» **WHAT TO DO**
For every entry, output the exact wording.

» **EXERCISE INPUT**
..............................

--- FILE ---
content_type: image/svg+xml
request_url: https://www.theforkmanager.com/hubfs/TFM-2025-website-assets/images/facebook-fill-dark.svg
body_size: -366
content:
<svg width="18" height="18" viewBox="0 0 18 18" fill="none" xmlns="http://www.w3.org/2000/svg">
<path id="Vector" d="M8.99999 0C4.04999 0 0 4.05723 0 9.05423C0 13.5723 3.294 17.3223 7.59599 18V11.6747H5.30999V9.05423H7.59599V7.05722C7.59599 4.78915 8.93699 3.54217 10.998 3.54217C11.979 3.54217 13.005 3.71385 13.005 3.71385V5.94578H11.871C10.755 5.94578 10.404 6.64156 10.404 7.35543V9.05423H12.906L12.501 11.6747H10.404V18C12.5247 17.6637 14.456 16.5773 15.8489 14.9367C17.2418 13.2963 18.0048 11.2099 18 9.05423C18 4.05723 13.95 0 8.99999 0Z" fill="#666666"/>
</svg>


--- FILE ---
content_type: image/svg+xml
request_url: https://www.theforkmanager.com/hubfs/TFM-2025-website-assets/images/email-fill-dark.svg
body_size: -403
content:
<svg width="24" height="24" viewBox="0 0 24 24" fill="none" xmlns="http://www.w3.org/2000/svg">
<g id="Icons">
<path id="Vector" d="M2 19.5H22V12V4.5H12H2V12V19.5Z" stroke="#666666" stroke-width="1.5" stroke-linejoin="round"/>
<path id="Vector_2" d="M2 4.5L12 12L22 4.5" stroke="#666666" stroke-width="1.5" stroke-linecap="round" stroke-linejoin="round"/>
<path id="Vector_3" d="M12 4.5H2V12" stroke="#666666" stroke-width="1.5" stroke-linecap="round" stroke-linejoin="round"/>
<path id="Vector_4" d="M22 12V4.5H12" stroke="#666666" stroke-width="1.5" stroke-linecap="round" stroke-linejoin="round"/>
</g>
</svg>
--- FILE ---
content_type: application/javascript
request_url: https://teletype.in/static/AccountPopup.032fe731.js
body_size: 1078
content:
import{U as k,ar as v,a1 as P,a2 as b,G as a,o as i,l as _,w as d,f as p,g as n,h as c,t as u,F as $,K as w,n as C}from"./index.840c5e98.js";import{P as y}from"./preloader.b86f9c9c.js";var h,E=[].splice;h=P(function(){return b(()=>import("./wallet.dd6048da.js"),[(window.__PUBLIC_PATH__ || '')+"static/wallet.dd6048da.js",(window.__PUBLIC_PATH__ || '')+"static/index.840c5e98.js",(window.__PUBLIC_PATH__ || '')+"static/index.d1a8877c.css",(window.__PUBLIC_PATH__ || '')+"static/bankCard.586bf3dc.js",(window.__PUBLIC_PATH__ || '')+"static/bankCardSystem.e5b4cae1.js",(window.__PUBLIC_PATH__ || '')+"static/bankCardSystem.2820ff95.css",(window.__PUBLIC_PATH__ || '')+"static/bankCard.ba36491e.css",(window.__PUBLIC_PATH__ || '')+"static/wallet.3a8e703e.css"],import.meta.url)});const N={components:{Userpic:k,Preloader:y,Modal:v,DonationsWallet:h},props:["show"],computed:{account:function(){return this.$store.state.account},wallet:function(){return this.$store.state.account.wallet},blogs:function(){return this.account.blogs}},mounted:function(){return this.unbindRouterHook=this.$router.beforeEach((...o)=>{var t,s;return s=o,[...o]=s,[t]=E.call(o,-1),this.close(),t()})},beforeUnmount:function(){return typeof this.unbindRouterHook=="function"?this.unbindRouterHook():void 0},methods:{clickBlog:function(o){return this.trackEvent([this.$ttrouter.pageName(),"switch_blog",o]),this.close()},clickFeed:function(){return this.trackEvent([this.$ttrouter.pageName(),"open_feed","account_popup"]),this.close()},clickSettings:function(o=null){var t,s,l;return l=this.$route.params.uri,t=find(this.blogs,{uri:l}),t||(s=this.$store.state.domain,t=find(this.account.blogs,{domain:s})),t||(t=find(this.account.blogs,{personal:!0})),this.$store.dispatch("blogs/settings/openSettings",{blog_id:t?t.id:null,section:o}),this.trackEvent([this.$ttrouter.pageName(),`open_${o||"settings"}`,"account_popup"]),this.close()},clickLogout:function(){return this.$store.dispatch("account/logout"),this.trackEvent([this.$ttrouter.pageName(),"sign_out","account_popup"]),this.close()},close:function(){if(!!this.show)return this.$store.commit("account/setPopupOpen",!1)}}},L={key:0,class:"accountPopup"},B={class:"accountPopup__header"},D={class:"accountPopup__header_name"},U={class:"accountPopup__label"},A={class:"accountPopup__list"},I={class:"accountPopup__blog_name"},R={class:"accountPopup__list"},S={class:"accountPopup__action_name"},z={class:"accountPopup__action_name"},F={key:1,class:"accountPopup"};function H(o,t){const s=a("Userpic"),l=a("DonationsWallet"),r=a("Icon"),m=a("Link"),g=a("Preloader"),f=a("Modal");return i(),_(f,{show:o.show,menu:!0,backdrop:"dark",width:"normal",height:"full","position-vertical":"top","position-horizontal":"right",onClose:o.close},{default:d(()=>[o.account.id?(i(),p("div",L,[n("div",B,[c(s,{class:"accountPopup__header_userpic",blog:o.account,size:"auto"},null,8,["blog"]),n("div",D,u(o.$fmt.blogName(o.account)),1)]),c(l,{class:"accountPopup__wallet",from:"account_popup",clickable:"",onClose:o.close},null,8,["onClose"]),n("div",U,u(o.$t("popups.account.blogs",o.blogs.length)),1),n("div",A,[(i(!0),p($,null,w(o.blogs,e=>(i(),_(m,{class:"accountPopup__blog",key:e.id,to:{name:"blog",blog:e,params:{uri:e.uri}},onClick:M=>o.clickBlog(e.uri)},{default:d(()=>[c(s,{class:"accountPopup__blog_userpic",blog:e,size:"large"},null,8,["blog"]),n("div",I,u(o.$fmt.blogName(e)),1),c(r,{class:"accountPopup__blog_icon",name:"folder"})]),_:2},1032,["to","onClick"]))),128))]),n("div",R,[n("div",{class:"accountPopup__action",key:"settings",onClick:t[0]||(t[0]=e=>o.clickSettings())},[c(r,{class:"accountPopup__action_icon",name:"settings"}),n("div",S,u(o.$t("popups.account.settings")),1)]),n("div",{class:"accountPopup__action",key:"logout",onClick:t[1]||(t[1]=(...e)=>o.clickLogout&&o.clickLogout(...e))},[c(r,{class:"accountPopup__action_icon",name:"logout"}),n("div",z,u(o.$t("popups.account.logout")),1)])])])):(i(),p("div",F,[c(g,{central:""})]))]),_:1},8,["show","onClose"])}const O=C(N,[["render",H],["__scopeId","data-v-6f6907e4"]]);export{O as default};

..............................

» **YOUR RESPONSE**
--- FILE ---
content_type: image/svg+xml
request_url: https://www.theforkmanager.com/hubfs/TFM-2025-website-assets/images/facebook-fill-dark.svg
body_size: -366
content:
<svg width="18" height="18" viewBox="0 0 18 18" fill="none" xmlns="http://www.w3.org/2000/svg">
<path id="Vector" d="M8.99999 0C4.04999 0 0 4.05723 0 9.05423C0 13.5723 3.294 17.3223 7.59599 18V11.6747H5.30999V9.05423H7.59599V7.05722C7.59599 4.78915 8.93699 3.54217 10.998 3.54217C11.979 3.54217 13.005 3.71385 13.005 3.71385V5.94578H11.871C10.755 5.94578 10.404 6.64156 10.404 7.35543V9.05423H12.906L12.501 11.6747H10.404V18C12.5247 17.6637 14.456 16.5773 15.8489 14.9367C17.2418 13.2963 18.0048 11.2099 18 9.05423C18 4.05723 13.95 0 8.99999 0Z" fill="#666666"/>
</svg>


--- FILE ---
content_type: image/svg+xml
request_url: https://www.theforkmanager.com/hubfs/TFM-2025-website-assets/images/email-fill-dark.svg
body_size: -403
content:
<svg width="24" height="24" viewBox="0 0 24 24" fill="none" xmlns="http://www.w3.org/2000/svg">
<g id="Icons">
<path id="Vector" d="M2 19.5H22V12V4.5H12H2V12V19.5Z" stroke="#666666" stroke-width="1.5" stroke-linejoin="round"/>
<path id="Vector_2" d="M2 4.5L12 12L22 4.5" stroke="#666666" stroke-width="1.5" stroke-linecap="round" stroke-linejoin="round"/>
<path id="Vector_3" d="M12 4.5H2V12" stroke="#666666" stroke-width="1.5" stroke-linecap="round" stroke-linejoin="round"/>
<path id="Vector_4" d="M22 12V4.5H12" stroke="#666666" stroke-width="1.5" stroke-linecap="round" stroke-linejoin="round"/>
</g>
</svg>
--- FILE ---
content_type: application/javascript
request_url: https://teletype.in/static/AccountPopup.032fe731.js
body_size: 1078
content:
import{U as k,ar as v,a1 as P,a2 as b,G as a,o as i,l as _,w as d,f as p,g as n,h as c,t as u,F as $,K as w,n as C}from"./index.840c5e98.js";import{P as y}from"./preloader.b86f9c9c.js";var h,E=[].splice;h=P(function(){return b(()=>import("./wallet.dd6048da.js"),[(window.__PUBLIC_PATH__ || '')+"static/wallet.dd6048da.js",(window.__PUBLIC_PATH__ || '')+"static/index.840c5e98.js",(window.__PUBLIC_PATH__ || '')+"static/index.d1a8877c.css",(window.__PUBLIC_PATH__ || '')+"static/bankCard.586bf3dc.js",(window.__PUBLIC_PATH__ || '')+"static/bankCardSystem.e5b4cae1.js",(window.__PUBLIC_PATH__ || '')+"static/bankCardSystem.2820ff95.css",(window.__PUBLIC_PATH__ || '')+"static/bankCard.ba36491e.css",(window.__PUBLIC_PATH__ || '')+"static/wallet.3a8e703e.css"],import.meta.url)});const N={components:{Userpic:k,Preloader:y,Modal:v,DonationsWallet:h},props:["show"],computed:{account:function(){return this.$store.state.account},wallet:function(){return this.$store.state.account.wallet},blogs:function(){return this.account.blogs}},mounted:function(){return this.unbindRouterHook=this.$router.beforeEach((...o)=>{var t,s;return s=o,[...o]=s,[t]=E.call(o,-1),this.close(),t()})},beforeUnmount:function(){return typeof this.unbindRouterHook=="function"?this.unbindRouterHook():void 0},methods:{clickBlog:function(o){return this.trackEvent([this.$ttrouter.pageName(),"switch_blog",o]),this.close()},clickFeed:function(){return this.trackEvent([this.$ttrouter.pageName(),"open_feed","account_popup"]),this.close()},clickSettings:function(o=null){var t,s,l;return l=this.$route.params.uri,t=find(this.blogs,{uri:l}),t||(s=this.$store.state.domain,t=find(this.account.blogs,{domain:s})),t||(t=find(this.account.blogs,{personal:!0})),this.$store.dispatch("blogs/settings/openSettings",{blog_id:t?t.id:null,section:o}),this.trackEvent([this.$ttrouter.pageName(),`open_${o||"settings"}`,"account_popup"]),this.close()},clickLogout:function(){return this.$store.dispatch("account/logout"),this.trackEvent([this.$ttrouter.pageName(),"sign_out","account_popup"]),this.close()},close:function(){if(!!this.show)return this.$store.commit("account/setPopupOpen",!1)}}},L={key:0,class:"accountPopup"},B={class:"accountPopup__header"},D={class:"accountPopup__header_name"},U={class:"accountPopup__label"},A={class:"accountPopup__list"},I={class:"accountPopup__blog_name"},R={class:"accountPopup__list"},S={class:"accountPopup__action_name"},z={class:"accountPopup__action_name"},F={key:1,class:"accountPopup"};function H(o,t){const s=a("Userpic"),l=a("DonationsWallet"),r=a("Icon"),m=a("Link"),g=a("Preloader"),f=a("Modal");return i(),_(f,{show:o.show,menu:!0,backdrop:"dark",width:"normal",height:"full","position-vertical":"top","position-horizontal":"right",onClose:o.close},{default:d(()=>[o.account.id?(i(),p("div",L,[n("div",B,[c(s,{class:"accountPopup__header_userpic",blog:o.account,size:"auto"},null,8,["blog"]),n("div",D,u(o.$fmt.blogName(o.account)),1)]),c(l,{class:"accountPopup__wallet",from:"account_popup",clickable:"",onClose:o.close},null,8,["onClose"]),n("div",U,u(o.$t("popups.account.blogs",o.blogs.length)),1),n("div",A,[(i(!0),p($,null,w(o.blogs,e=>(i(),_(m,{class:"accountPopup__blog",key:e.id,to:{name:"blog",blog:e,params:{uri:e.uri}},onClick:M=>o.clickBlog(e.uri)},{default:d(()=>[c(s,{class:"accountPopup__blog_userpic",blog:e,size:"large"},null,8,["blog"]),n("div",I,u(o.$fmt.blogName(e)),1),c(r,{class:"accountPopup__blog_icon",name:"folder"})]),_:2},1032,["to","onClick"]))),128))]),n("div",R,[n("div",{class:"accountPopup__action",key:"settings",onClick:t[0]||(t[0]=e=>o.clickSettings())},[c(r,{class:"accountPopup__action_icon",name:"settings"}),n("div",S,u(o.$t("popups.account.settings")),1)]),n("div",{class:"accountPopup__action",key:"logout",onClick:t[1]||(t[1]=(...e)=>o.clickLogout&&o.clickLogout(...e))},[c(r,{class:"accountPopup__action_icon",name:"logout"}),n("div",z,u(o.$t("popups.account.logout")),1)])])])):(i(),p("div",F,[c(g,{central:""})]))]),_:1},8,["show","onClose"])}const O=C(N,[["render",H],["__scopeId","data-v-6f6907e4"]]);export{O as default};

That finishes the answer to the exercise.